A Thai Navy SEAL diver told AFP news agency the boys were sleeping or partially conscious as they were carried out of the cave. 

“Some of them were asleep, some of them were wiggling their fingers … [as if] groggy, but they were breathing,” Commander Chaiyananta Peeranarong told AFP.

The boys were reportedly sedated though there have been conflicting reports about the kind of medicine they received, with some saying they got anti-anxiety medication to keep them calm while Peeranarong said some of them had been fully sedated. 

“The boys got special full-face masks with oxygen circulating all the time. The divers carried them out and they were wearing wetsuits to keep them warm,” Thai Navy SEAL Chief Apakorn Youkongkaew said. 

“We made them relaxed and calm and slowly moved them out. But they were very cold.”

A Belgian rescue diver involved in the operation told Dutch broadcaster NOS that ultimately not much diving was required on the way out, because a lot of water had been pumped out of the cave. 

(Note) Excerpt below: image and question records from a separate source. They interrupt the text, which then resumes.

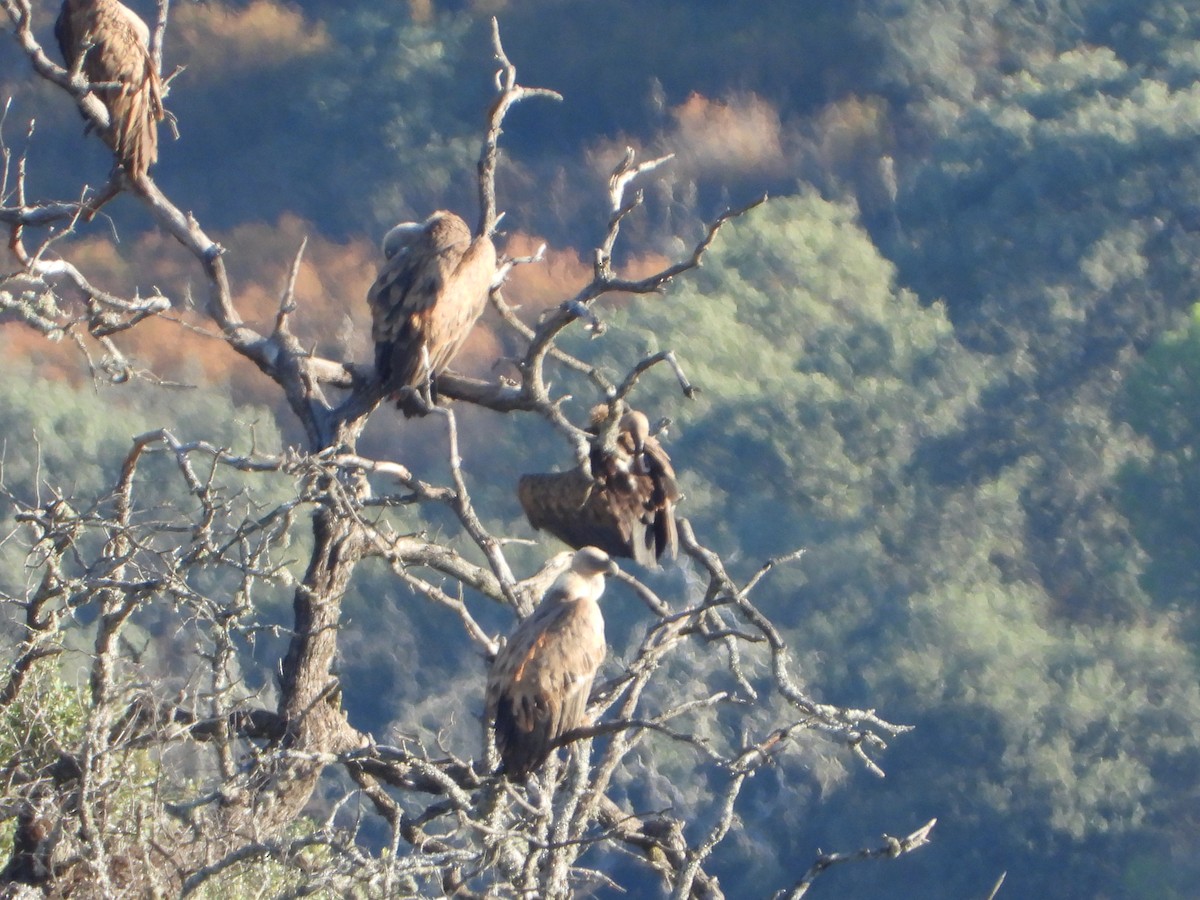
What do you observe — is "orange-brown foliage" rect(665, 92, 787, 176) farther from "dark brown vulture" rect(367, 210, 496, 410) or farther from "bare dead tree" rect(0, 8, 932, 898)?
"bare dead tree" rect(0, 8, 932, 898)

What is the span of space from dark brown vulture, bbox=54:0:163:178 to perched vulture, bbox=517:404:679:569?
6.19ft

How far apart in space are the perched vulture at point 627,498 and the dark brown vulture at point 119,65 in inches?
74.3

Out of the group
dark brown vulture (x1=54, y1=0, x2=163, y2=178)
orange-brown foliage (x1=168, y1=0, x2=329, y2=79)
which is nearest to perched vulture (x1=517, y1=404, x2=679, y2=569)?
dark brown vulture (x1=54, y1=0, x2=163, y2=178)

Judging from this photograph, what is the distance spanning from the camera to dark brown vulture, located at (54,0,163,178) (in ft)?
19.8

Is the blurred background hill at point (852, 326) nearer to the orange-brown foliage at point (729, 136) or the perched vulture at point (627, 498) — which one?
the orange-brown foliage at point (729, 136)

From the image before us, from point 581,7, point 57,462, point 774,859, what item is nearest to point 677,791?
point 774,859

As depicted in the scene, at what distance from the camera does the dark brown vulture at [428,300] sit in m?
5.59

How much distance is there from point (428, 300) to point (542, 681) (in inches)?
61.9

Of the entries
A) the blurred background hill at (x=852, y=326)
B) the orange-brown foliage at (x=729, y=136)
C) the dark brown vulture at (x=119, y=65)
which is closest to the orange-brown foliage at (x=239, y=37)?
the blurred background hill at (x=852, y=326)

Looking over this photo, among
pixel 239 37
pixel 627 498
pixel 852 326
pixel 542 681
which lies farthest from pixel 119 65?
pixel 239 37

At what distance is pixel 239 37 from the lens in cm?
2345

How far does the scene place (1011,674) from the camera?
1688 centimetres

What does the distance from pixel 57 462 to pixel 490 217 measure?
11.3 m

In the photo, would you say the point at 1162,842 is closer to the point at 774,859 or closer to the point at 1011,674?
the point at 1011,674
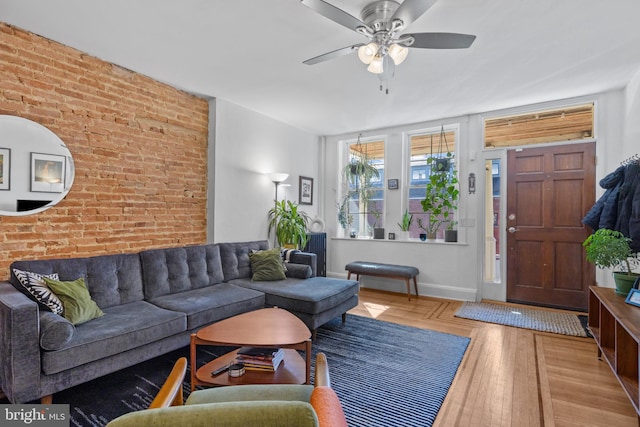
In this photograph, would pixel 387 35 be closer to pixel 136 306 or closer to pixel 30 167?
pixel 136 306

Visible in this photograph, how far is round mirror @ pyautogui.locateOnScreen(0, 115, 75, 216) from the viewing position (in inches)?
95.9

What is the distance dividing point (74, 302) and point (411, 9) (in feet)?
9.14

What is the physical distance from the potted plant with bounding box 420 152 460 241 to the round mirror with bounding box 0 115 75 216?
13.9 ft

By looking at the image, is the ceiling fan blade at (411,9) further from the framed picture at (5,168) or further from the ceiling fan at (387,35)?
the framed picture at (5,168)

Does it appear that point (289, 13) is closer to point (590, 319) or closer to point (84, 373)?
point (84, 373)

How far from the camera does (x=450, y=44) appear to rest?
2.06m

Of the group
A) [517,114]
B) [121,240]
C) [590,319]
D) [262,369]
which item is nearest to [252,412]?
[262,369]

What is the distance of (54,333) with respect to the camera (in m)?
1.78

“It was mostly a matter of clambering through mud, which was very tough,” Ben Reymenants said. 

Water pumps failed hours after the last boy was saved, sending rescue workers scrambling out for safety. 

Film adaptations

With the boys still recuperating in hospital, US-based production companies have already taken an interest in turning their story into a motion picture.

Ivanhoe Pictures President John Penotti on Wednesday issued a statement saying that Thailand’s Navy and government had selected the company for the film adaptation of the nearly three-week ordeal.

The planned film would reportedly be directed by Jon M Chu, who formerly directed Crazy Rich Asians. 

Christian film production company Pure Flix was also reportedly looking to create a film based on the story of the Wild Boars. 

Cofounder Michael Scott told Reuters news agency that producers from the company were already on the ground interviewing rescue workers.

Luis Urzua, a former Chilean miner who got stuck for 69 days inside a gold mine, said the boys should be cautious with financial offers and stay close to their families. 

“They and their families won’t have the capacity to cope with this kind of thing. We couldn’t cope and we were adults,” Urzua told Reuters. 

“That is important so these children can reintegrate little by little into their old environment, because they will be very traumatised and vulnerable.”

UK football team Manchester United invited the team as well as their rescuers to the Old Trafford stadium next season. 

The boys had earlier received an invitation to come watch the World Cup final in Russia, but doctors said they could not go as they were still confined to their hospital beds.

At least three of the boys in the team as well as their coach are stateless refugees and might have restricted travel rights, Reuters has reported.